You 4 years from now: Oh wow, you like romaine lettuce too! No way! Did you know it has the highest nutritional content of all…. Okay well…um, nice talking to you!

It’s great to seize the opportunity to talk to someone, no matter how lame the Snapple Real Fact. (Snapple Real Facts) But college is a place where you don’t have to find common ground over what’s in your grocery cart. You have common ground with everyone (See: Pending Diploma, Weird Roommates, Extra Long Twin Sized Jersey Sheets etc), you just need to put yourself in the right places. Let me give you advice from a guy.

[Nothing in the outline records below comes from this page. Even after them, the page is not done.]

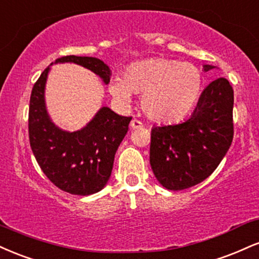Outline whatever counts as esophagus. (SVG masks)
<instances>
[{
    "label": "esophagus",
    "mask_w": 259,
    "mask_h": 259,
    "mask_svg": "<svg viewBox=\"0 0 259 259\" xmlns=\"http://www.w3.org/2000/svg\"><path fill=\"white\" fill-rule=\"evenodd\" d=\"M131 128H133V130L143 128V123L139 120H132L131 121Z\"/></svg>",
    "instance_id": "1"
}]
</instances>
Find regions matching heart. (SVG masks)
I'll return each instance as SVG.
<instances>
[{
    "mask_svg": "<svg viewBox=\"0 0 259 259\" xmlns=\"http://www.w3.org/2000/svg\"><path fill=\"white\" fill-rule=\"evenodd\" d=\"M203 84V72L194 64L150 58L131 64L122 77L112 78L109 92L122 105L130 104L132 93L141 94L145 116L155 122L172 123L193 110Z\"/></svg>",
    "mask_w": 259,
    "mask_h": 259,
    "instance_id": "1",
    "label": "heart"
}]
</instances>
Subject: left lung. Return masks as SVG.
Listing matches in <instances>:
<instances>
[{
	"label": "left lung",
	"instance_id": "left-lung-1",
	"mask_svg": "<svg viewBox=\"0 0 259 259\" xmlns=\"http://www.w3.org/2000/svg\"><path fill=\"white\" fill-rule=\"evenodd\" d=\"M214 68L206 64L203 71ZM233 106V87L220 77L203 90L188 120L153 127L150 165L162 187L188 189L212 175L232 145Z\"/></svg>",
	"mask_w": 259,
	"mask_h": 259
}]
</instances>
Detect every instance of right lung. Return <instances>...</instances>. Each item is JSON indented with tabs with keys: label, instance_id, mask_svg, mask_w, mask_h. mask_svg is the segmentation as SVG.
I'll list each match as a JSON object with an SVG mask.
<instances>
[{
	"label": "right lung",
	"instance_id": "1",
	"mask_svg": "<svg viewBox=\"0 0 259 259\" xmlns=\"http://www.w3.org/2000/svg\"><path fill=\"white\" fill-rule=\"evenodd\" d=\"M54 63H75L98 75L105 84L110 82V68L98 58L66 56ZM51 65L31 91L30 147L42 171L59 189L82 196L98 193L110 178L115 154L132 117L120 116L103 106L83 128L75 132L59 128L46 108L45 88Z\"/></svg>",
	"mask_w": 259,
	"mask_h": 259
}]
</instances>
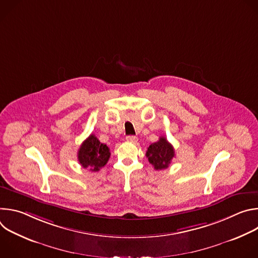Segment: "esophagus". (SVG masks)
<instances>
[{
  "mask_svg": "<svg viewBox=\"0 0 258 258\" xmlns=\"http://www.w3.org/2000/svg\"><path fill=\"white\" fill-rule=\"evenodd\" d=\"M126 141L127 142H132V143H136L138 141V138L135 136H127L126 137Z\"/></svg>",
  "mask_w": 258,
  "mask_h": 258,
  "instance_id": "34e87169",
  "label": "esophagus"
}]
</instances>
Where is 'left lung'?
I'll use <instances>...</instances> for the list:
<instances>
[{
  "label": "left lung",
  "mask_w": 258,
  "mask_h": 258,
  "mask_svg": "<svg viewBox=\"0 0 258 258\" xmlns=\"http://www.w3.org/2000/svg\"><path fill=\"white\" fill-rule=\"evenodd\" d=\"M146 156L156 170H161L169 166L174 157V149L166 138L160 137L157 142L148 147Z\"/></svg>",
  "instance_id": "8db88e82"
}]
</instances>
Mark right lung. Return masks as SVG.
Wrapping results in <instances>:
<instances>
[{
    "instance_id": "1",
    "label": "right lung",
    "mask_w": 258,
    "mask_h": 258,
    "mask_svg": "<svg viewBox=\"0 0 258 258\" xmlns=\"http://www.w3.org/2000/svg\"><path fill=\"white\" fill-rule=\"evenodd\" d=\"M110 157L107 145L102 144L95 135H91L83 142L78 152V159L84 168L91 171H99L106 165Z\"/></svg>"
}]
</instances>
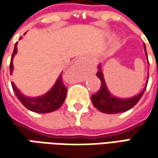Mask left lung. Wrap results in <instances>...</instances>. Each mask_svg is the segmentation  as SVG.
Wrapping results in <instances>:
<instances>
[{
    "label": "left lung",
    "instance_id": "obj_1",
    "mask_svg": "<svg viewBox=\"0 0 158 158\" xmlns=\"http://www.w3.org/2000/svg\"><path fill=\"white\" fill-rule=\"evenodd\" d=\"M144 50H145L146 56L148 58L145 45H144ZM97 76L100 79V89L96 94H93L91 96V101H92L93 106L98 110H99L100 112H104V113H108V114L120 113V112H127V111L130 110L131 108H133L143 97V93L147 88L148 80H149V78H148L147 82H146V86L144 87L143 90L140 94L135 96L133 98H118L112 96L106 87L100 64L98 65V71L97 73Z\"/></svg>",
    "mask_w": 158,
    "mask_h": 158
}]
</instances>
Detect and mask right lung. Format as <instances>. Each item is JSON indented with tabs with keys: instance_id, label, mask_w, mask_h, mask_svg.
Wrapping results in <instances>:
<instances>
[{
	"instance_id": "right-lung-1",
	"label": "right lung",
	"mask_w": 158,
	"mask_h": 158,
	"mask_svg": "<svg viewBox=\"0 0 158 158\" xmlns=\"http://www.w3.org/2000/svg\"><path fill=\"white\" fill-rule=\"evenodd\" d=\"M16 52H17V42L15 43L14 52L12 53L11 60L9 64L10 75H12V72H13V58L15 55ZM11 85H12V88L15 96L17 97V98L22 104L25 106L28 110L37 112V113H47V112L56 111L62 106L64 100L66 98L67 90H68V88L63 83L62 73L58 77L57 81L53 85V87L47 93L42 95L40 97H37V98L26 97L19 91V89L16 88L14 82H11Z\"/></svg>"
}]
</instances>
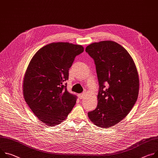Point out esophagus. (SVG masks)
<instances>
[{
	"label": "esophagus",
	"instance_id": "34e87169",
	"mask_svg": "<svg viewBox=\"0 0 158 158\" xmlns=\"http://www.w3.org/2000/svg\"><path fill=\"white\" fill-rule=\"evenodd\" d=\"M85 93H82L79 94L78 95V96H79V98L81 99H84V98L85 97Z\"/></svg>",
	"mask_w": 158,
	"mask_h": 158
}]
</instances>
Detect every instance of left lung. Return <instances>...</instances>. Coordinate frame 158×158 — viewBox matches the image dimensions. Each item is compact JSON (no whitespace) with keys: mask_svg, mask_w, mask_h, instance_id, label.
Segmentation results:
<instances>
[{"mask_svg":"<svg viewBox=\"0 0 158 158\" xmlns=\"http://www.w3.org/2000/svg\"><path fill=\"white\" fill-rule=\"evenodd\" d=\"M85 52L94 61L99 82L98 105L88 117L98 127L108 128L122 120L135 105L137 70L130 54L116 42L93 43Z\"/></svg>","mask_w":158,"mask_h":158,"instance_id":"left-lung-1","label":"left lung"}]
</instances>
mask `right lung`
<instances>
[{
    "label": "right lung",
    "instance_id": "1",
    "mask_svg": "<svg viewBox=\"0 0 158 158\" xmlns=\"http://www.w3.org/2000/svg\"><path fill=\"white\" fill-rule=\"evenodd\" d=\"M84 52L81 45L52 43L40 48L27 67L23 81L26 103L48 126L64 120L76 103L67 90L69 70L75 57Z\"/></svg>",
    "mask_w": 158,
    "mask_h": 158
}]
</instances>
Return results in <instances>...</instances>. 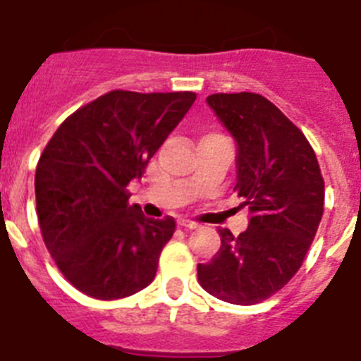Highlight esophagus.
I'll use <instances>...</instances> for the list:
<instances>
[{
  "label": "esophagus",
  "mask_w": 361,
  "mask_h": 361,
  "mask_svg": "<svg viewBox=\"0 0 361 361\" xmlns=\"http://www.w3.org/2000/svg\"><path fill=\"white\" fill-rule=\"evenodd\" d=\"M178 224L183 226V228H186V229H197L199 228V224H197V222H193V220H178Z\"/></svg>",
  "instance_id": "obj_1"
}]
</instances>
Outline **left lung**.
<instances>
[{"label": "left lung", "mask_w": 361, "mask_h": 361, "mask_svg": "<svg viewBox=\"0 0 361 361\" xmlns=\"http://www.w3.org/2000/svg\"><path fill=\"white\" fill-rule=\"evenodd\" d=\"M208 104L235 137L237 186L250 226L219 229L220 250L199 264L209 295L253 305L286 286L304 262L324 215V177L305 135L264 95L213 94Z\"/></svg>", "instance_id": "left-lung-1"}]
</instances>
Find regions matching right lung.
I'll return each mask as SVG.
<instances>
[{
	"mask_svg": "<svg viewBox=\"0 0 361 361\" xmlns=\"http://www.w3.org/2000/svg\"><path fill=\"white\" fill-rule=\"evenodd\" d=\"M197 94L111 90L66 117L36 168L44 245L73 288L97 300L141 291L157 273L175 220L130 206L126 186L173 132Z\"/></svg>",
	"mask_w": 361,
	"mask_h": 361,
	"instance_id": "obj_1",
	"label": "right lung"
}]
</instances>
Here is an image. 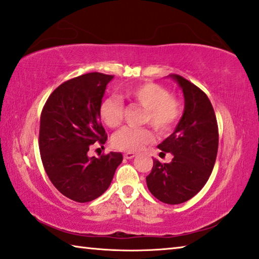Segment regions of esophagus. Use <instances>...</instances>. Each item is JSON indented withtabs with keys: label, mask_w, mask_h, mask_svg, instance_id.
Listing matches in <instances>:
<instances>
[{
	"label": "esophagus",
	"mask_w": 259,
	"mask_h": 259,
	"mask_svg": "<svg viewBox=\"0 0 259 259\" xmlns=\"http://www.w3.org/2000/svg\"><path fill=\"white\" fill-rule=\"evenodd\" d=\"M124 156H125V158H127V160H132V158L137 156V154L132 153V152H128V153H125Z\"/></svg>",
	"instance_id": "34e87169"
}]
</instances>
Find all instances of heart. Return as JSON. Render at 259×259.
<instances>
[{
	"instance_id": "heart-1",
	"label": "heart",
	"mask_w": 259,
	"mask_h": 259,
	"mask_svg": "<svg viewBox=\"0 0 259 259\" xmlns=\"http://www.w3.org/2000/svg\"><path fill=\"white\" fill-rule=\"evenodd\" d=\"M126 98L140 105L143 111L141 121L150 124L160 134L170 132L177 125L182 114V106L176 98L163 87L155 83L130 87L124 91ZM124 106L117 97H106L99 104L98 116L103 124L110 128L120 125ZM153 140L148 127H124L113 134L111 142L114 148L125 152H137Z\"/></svg>"
}]
</instances>
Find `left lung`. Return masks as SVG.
<instances>
[{
  "label": "left lung",
  "instance_id": "obj_1",
  "mask_svg": "<svg viewBox=\"0 0 259 259\" xmlns=\"http://www.w3.org/2000/svg\"><path fill=\"white\" fill-rule=\"evenodd\" d=\"M184 95V112L176 128L157 146L161 155L172 154L170 163L154 160L146 177L153 196L178 205L200 191L212 174L219 147L217 117L204 91L180 75H169Z\"/></svg>",
  "mask_w": 259,
  "mask_h": 259
}]
</instances>
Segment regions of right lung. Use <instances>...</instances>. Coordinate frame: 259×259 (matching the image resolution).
Returning a JSON list of instances; mask_svg holds the SVG:
<instances>
[{"mask_svg": "<svg viewBox=\"0 0 259 259\" xmlns=\"http://www.w3.org/2000/svg\"><path fill=\"white\" fill-rule=\"evenodd\" d=\"M112 75L89 73L59 85L40 116L39 149L47 176L63 196L88 202L109 189L121 153L89 157V146L105 143L98 109Z\"/></svg>", "mask_w": 259, "mask_h": 259, "instance_id": "1", "label": "right lung"}]
</instances>
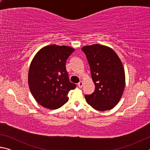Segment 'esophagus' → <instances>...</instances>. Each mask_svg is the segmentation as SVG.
<instances>
[{
  "mask_svg": "<svg viewBox=\"0 0 150 150\" xmlns=\"http://www.w3.org/2000/svg\"><path fill=\"white\" fill-rule=\"evenodd\" d=\"M83 81H80V82L78 83V87H79V88H82L83 87Z\"/></svg>",
  "mask_w": 150,
  "mask_h": 150,
  "instance_id": "obj_1",
  "label": "esophagus"
}]
</instances>
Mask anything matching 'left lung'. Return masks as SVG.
Masks as SVG:
<instances>
[{
  "instance_id": "1",
  "label": "left lung",
  "mask_w": 150,
  "mask_h": 150,
  "mask_svg": "<svg viewBox=\"0 0 150 150\" xmlns=\"http://www.w3.org/2000/svg\"><path fill=\"white\" fill-rule=\"evenodd\" d=\"M90 66L95 91L86 95L87 103L95 110H110L120 100L125 87V73L120 58L111 48L100 44L82 47Z\"/></svg>"
}]
</instances>
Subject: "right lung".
Returning a JSON list of instances; mask_svg holds the SVG:
<instances>
[{
  "mask_svg": "<svg viewBox=\"0 0 150 150\" xmlns=\"http://www.w3.org/2000/svg\"><path fill=\"white\" fill-rule=\"evenodd\" d=\"M75 50L50 45L42 48L33 59L28 73L30 90L40 105L57 109L69 100L67 95L76 85L70 82L65 63Z\"/></svg>",
  "mask_w": 150,
  "mask_h": 150,
  "instance_id": "obj_1",
  "label": "right lung"
}]
</instances>
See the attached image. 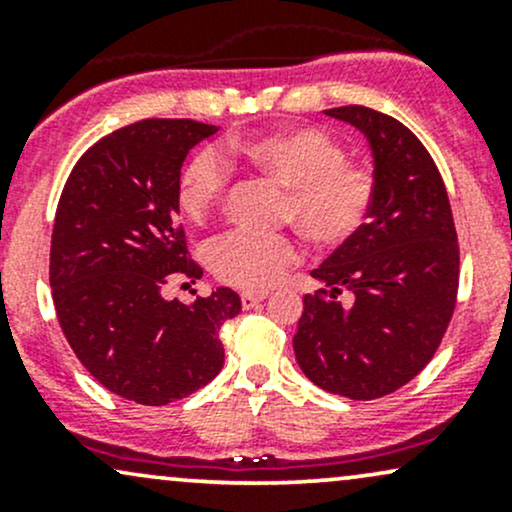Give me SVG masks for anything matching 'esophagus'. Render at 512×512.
<instances>
[{"instance_id": "1", "label": "esophagus", "mask_w": 512, "mask_h": 512, "mask_svg": "<svg viewBox=\"0 0 512 512\" xmlns=\"http://www.w3.org/2000/svg\"><path fill=\"white\" fill-rule=\"evenodd\" d=\"M267 296V291H243L240 293V301H243V308H255V305L262 303Z\"/></svg>"}]
</instances>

A friend/male once told me, Girls complain about not meeting guys, but I really think they discount the power of location.

And he makes a good point.

I had friends that loved going to clubs, but complained that they only met huge tools.

Do we really need to connect the dots?!

So there are the traditional collegiate locations to meet boys- class, dorm activities, study groups, social clubs, on campus jobs, games and parties. Get out there and take advantage! But you can also get creative. Assess your situation and devise a gameplan. Ask yourself what kind of boys you like and how you might be able to meet them. For instance, if you like tools, then hit up the clubs, or a local toolshed.

If you’re into the premed type, then you might want to hang out on that side of campus or learn about the chemical properties of dry ice.

If you’re into outdoorsy manly men then go to games, outdoor activities or lumberjack competitions.

If you like skinny jean/emo/hipster guys go see random bands, hit up a thrift store…or just meander around Berkeley, CA. You’re not going to find a hipster in guyliner playing rugby with the frat boys.

I know this all sounds creepy and calculated, and that’s because it is. But it’s also smart. Like you, College Girl. Let’s practice with a fill-in- the- blank. ( Sentence completions are on the GRE’s, afterall)

If I only hang out on the all-girls floor I will only meet ____________.

If I only hangout in my dorm room I will only meet _______________.

If I never leave my floor, I will NEVER meet ___________

(1. girls, 2. oh yeah, NOBODY!, 3. NEW BOYS!! )

If you’re just looking for new boys in general, you’re going to have to leave your bunk bed and find new places to hang out. You’re going to have to drop the Rapunzel Syndrome (I just made that up!). You know the I’m in my tower/dorm room so come rescue me from my solitude/MCD Bio midterm.

Even studying in a new library or a different study hall will open you up to new people.

And it goes without saying that you need to be friendly- to your neighbors, your classmates, your elevator mates. There’s nothing wrong with striking up a conversation with someone. Make friends and get to know your fellow alumni. It’s much easier than you think. When you make friends, you soon make friends with their friends. And they might just be friends with an eligible boy.

You can start by asking someone about the class they are taking, what their major is, or brace yourself for this one, you can just introduce yourself. Remember how friendly everyone was on the first day? Well who says that has to stop? If they look at you weird, they’re weird! (Or you have something on your face.)

In summation, fortune favors the bold. So unless you are pining after Mr. Noodle, your dreamboy is not going to come knocking on your door.

Carpe Diem. Or just take a Latin class and hope there are cute boys in it.